Selected excerpt:
A decade ago, the writer and scientist James Lovelock despaired that the main obstruction to meaningful action to tackle the climate emergency was democracy itself. “Even the best democracies agree that when a major war approaches, democracy must be put on hold for the time being,” he told this newspaper. “I have a feeling that climate change may be an issue as severe as a war. It may be necessary to put democracy on hold for a while”. China’s claim to leadership in global green debates is rooted in the idea that only enlightened dictators can take a long view, overcome entrenched interests and force the required changes in societies. However, eco-authoritarians see democracy through a glass, darkly.
Dealing with humanity’s impact on the planet is not a war to be ended in a decisive victory. It is a constant struggle of adaptation and mitigation. The route lies not in suspending democracy but enhancing it. Time is short. Even reducing greenhouse gas emissions as fast as possible, we can barely keep temperatures below dangerous limits. The moment urgently requires the public to be instilled with a commitment to ecological values and a desire to act in the face of an existential challenge. That is why the UK’s first climate assembly is so important. It involved a group of 100 or so randomly selected UK citizens meeting and discussing with experts how the country should reach net zero emissions by 2050.
Significantly, the group was chosen to be representative of the public – 17% of participants were climate sceptics. The experiment showed that, given time, guidance and plenty of breathing space, ordinary people could get to grips with tough political questions and reach intelligent decisions. The recommendations from the climate assembly, published this week, were radical and plausible. It backed taxing polluters, state ownership to roll out green technology, and bans on climate-unfriendly consumer goods such as petrol cars and gas boilers.

Exercise requirements:
In the editorial on the UK climate assembly, what percentage of the assembly's participants were climate skeptics?

Entries provided:
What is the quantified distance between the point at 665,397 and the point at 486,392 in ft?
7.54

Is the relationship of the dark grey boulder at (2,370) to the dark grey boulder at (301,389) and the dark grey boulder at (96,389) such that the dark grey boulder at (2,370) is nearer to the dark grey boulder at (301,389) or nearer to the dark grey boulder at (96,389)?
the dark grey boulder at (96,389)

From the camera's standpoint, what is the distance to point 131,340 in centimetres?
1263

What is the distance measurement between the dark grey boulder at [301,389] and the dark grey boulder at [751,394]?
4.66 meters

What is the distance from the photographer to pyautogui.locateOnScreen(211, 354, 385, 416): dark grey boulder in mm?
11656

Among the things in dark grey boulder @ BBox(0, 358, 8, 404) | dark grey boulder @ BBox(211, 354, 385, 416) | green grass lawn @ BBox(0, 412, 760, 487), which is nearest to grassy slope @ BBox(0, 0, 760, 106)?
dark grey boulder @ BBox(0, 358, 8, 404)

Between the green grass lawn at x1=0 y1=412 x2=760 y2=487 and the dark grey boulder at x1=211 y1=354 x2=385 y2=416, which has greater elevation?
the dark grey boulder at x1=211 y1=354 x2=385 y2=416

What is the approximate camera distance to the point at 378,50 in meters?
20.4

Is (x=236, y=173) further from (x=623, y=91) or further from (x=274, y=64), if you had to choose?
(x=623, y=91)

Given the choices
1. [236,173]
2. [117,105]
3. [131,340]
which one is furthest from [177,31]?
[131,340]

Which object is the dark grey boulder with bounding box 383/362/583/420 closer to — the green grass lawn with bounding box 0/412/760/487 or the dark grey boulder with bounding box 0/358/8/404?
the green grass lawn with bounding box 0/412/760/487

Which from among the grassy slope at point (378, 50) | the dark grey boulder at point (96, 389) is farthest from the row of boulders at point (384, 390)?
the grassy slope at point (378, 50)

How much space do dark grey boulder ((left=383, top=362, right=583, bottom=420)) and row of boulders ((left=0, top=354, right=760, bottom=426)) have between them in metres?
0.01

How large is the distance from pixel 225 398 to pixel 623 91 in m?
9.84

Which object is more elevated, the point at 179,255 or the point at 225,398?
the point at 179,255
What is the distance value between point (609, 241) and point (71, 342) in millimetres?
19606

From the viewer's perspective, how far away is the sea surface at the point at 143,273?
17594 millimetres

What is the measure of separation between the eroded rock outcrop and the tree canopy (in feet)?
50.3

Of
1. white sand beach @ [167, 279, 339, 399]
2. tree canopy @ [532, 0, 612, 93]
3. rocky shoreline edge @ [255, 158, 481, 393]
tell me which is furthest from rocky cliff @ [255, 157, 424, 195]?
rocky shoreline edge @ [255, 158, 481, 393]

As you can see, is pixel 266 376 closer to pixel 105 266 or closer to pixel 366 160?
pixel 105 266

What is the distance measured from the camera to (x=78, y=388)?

Result below:
17%